Task instructions.
Reproduce each of the following records word for word.
** start Supplied data **
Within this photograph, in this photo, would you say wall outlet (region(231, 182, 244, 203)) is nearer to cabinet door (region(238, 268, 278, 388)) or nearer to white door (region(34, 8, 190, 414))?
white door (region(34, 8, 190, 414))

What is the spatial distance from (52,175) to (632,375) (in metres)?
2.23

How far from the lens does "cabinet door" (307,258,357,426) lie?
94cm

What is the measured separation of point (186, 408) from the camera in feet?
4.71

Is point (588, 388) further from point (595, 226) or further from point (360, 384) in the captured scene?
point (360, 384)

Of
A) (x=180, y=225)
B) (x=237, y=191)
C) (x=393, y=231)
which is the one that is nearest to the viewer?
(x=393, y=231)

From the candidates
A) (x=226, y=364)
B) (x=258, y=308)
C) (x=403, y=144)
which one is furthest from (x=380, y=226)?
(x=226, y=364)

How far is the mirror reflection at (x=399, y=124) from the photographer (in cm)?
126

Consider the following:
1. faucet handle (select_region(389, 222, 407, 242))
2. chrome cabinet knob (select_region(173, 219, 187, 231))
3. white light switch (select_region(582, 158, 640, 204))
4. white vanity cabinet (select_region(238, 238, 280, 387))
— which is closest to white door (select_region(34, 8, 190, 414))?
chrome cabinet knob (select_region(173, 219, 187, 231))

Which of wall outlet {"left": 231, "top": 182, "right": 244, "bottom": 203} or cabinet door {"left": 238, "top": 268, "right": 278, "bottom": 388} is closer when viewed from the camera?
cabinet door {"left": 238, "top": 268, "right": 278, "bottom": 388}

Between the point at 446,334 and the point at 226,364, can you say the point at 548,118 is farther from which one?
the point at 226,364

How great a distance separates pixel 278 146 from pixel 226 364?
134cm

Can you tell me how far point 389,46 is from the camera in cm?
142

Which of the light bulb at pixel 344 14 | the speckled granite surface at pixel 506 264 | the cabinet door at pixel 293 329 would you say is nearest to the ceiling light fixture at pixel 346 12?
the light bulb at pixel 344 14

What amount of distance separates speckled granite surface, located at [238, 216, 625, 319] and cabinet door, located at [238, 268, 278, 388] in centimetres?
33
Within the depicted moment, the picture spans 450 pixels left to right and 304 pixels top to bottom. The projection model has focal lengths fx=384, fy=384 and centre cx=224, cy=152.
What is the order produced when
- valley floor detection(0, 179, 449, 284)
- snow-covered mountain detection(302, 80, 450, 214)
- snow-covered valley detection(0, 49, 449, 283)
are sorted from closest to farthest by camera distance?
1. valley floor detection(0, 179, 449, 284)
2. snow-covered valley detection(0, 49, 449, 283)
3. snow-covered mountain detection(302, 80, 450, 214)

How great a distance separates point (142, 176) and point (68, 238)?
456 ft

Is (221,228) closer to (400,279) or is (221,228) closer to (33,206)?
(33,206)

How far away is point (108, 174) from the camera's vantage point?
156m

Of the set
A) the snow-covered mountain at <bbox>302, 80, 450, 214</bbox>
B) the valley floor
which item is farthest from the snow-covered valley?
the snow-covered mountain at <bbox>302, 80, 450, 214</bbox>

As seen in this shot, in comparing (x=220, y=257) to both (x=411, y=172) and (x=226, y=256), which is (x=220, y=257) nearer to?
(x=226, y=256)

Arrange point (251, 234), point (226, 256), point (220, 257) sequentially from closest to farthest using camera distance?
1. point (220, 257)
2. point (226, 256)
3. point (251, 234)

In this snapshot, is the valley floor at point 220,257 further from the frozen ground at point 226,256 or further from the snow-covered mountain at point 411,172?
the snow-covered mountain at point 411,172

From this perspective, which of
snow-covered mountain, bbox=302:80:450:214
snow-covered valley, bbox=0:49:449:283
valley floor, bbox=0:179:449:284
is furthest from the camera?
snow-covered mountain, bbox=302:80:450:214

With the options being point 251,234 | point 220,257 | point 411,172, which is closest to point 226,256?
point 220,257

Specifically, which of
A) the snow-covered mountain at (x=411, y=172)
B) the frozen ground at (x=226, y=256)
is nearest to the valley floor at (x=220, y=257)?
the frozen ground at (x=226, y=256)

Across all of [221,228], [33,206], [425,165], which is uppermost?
** end Supplied data **
Final answer.
Within this photograph, in this photo, would you say wall outlet (region(231, 182, 244, 203)) is nearer to cabinet door (region(238, 268, 278, 388)) or nearer to white door (region(34, 8, 190, 414))?
white door (region(34, 8, 190, 414))

What is the spatial distance from (52,175) to (632,375) (in metres)?
2.23

How far from the lens does "cabinet door" (307,258,357,426) lie?
94cm

What is the measured separation of point (186, 408) from the camera in feet?
4.71

Is point (588, 388) further from point (595, 226) or further from point (360, 384) in the captured scene?
point (360, 384)

Of
A) (x=180, y=225)
B) (x=237, y=191)
C) (x=393, y=231)
which is the one that is nearest to the viewer?
(x=393, y=231)

From the candidates
A) (x=226, y=364)
B) (x=258, y=308)
C) (x=403, y=144)
which one is furthest from (x=380, y=226)?
(x=226, y=364)

How far is the mirror reflection at (x=399, y=124) from the photographer (in cm)?
126

Consider the following:
1. faucet handle (select_region(389, 222, 407, 242))
2. chrome cabinet knob (select_region(173, 219, 187, 231))
3. white light switch (select_region(582, 158, 640, 204))
4. white vanity cabinet (select_region(238, 238, 280, 387))
— which is closest to white door (select_region(34, 8, 190, 414))?
chrome cabinet knob (select_region(173, 219, 187, 231))

Which of wall outlet {"left": 231, "top": 182, "right": 244, "bottom": 203} or cabinet door {"left": 238, "top": 268, "right": 278, "bottom": 388} is closer when viewed from the camera?
cabinet door {"left": 238, "top": 268, "right": 278, "bottom": 388}

Between the point at 446,334 and the point at 226,364, can you say the point at 548,118 is farther from which one?
the point at 226,364

How great a distance separates pixel 278 146 from pixel 226 364?
134cm

Can you tell me how far point 389,46 is from the camera in cm?
142

Which of the light bulb at pixel 344 14 | the speckled granite surface at pixel 506 264 | the cabinet door at pixel 293 329 would you say is nearest to the ceiling light fixture at pixel 346 12?
the light bulb at pixel 344 14

What amount of distance separates speckled granite surface, located at [238, 216, 625, 319] and cabinet door, located at [238, 268, 278, 388] in centimetres?
33
Within the depicted moment, the picture spans 450 pixels left to right and 304 pixels top to bottom. The projection model has focal lengths fx=384, fy=384 and centre cx=224, cy=152.
What is the order produced when
- valley floor detection(0, 179, 449, 284)
- snow-covered mountain detection(302, 80, 450, 214)
- snow-covered valley detection(0, 49, 449, 283)
are sorted from closest to farthest by camera distance?
1. valley floor detection(0, 179, 449, 284)
2. snow-covered valley detection(0, 49, 449, 283)
3. snow-covered mountain detection(302, 80, 450, 214)

How great a distance separates point (142, 176) and point (68, 238)?
456 ft

Is (221,228) closer to (400,279) or is (221,228) closer to (33,206)?
(33,206)

How far away is point (108, 174) from the camera's vantage point?
156m

Of the set
A) the snow-covered mountain at <bbox>302, 80, 450, 214</bbox>
B) the valley floor
which item is farthest from the snow-covered valley?
the snow-covered mountain at <bbox>302, 80, 450, 214</bbox>

As seen in this shot, in comparing (x=220, y=257) to both (x=411, y=172) and (x=226, y=256), which is (x=220, y=257) nearer to?
(x=226, y=256)

Arrange point (251, 234), point (226, 256), point (220, 257) sequentially from closest to farthest using camera distance?
1. point (220, 257)
2. point (226, 256)
3. point (251, 234)

In this snapshot, is the valley floor at point 220,257 further from the frozen ground at point 226,256 or further from the snow-covered mountain at point 411,172?
the snow-covered mountain at point 411,172

From this perspective, which of
snow-covered mountain, bbox=302:80:450:214
snow-covered valley, bbox=0:49:449:283
valley floor, bbox=0:179:449:284
is furthest from the camera?
snow-covered mountain, bbox=302:80:450:214

With the options being point 251,234 | point 220,257 | point 411,172, which is closest to point 226,256?
point 220,257

Specifically, which of
A) the snow-covered mountain at (x=411, y=172)
B) the frozen ground at (x=226, y=256)
is nearest to the valley floor at (x=220, y=257)?
the frozen ground at (x=226, y=256)

Across all of [221,228], [33,206], [425,165], which is uppermost?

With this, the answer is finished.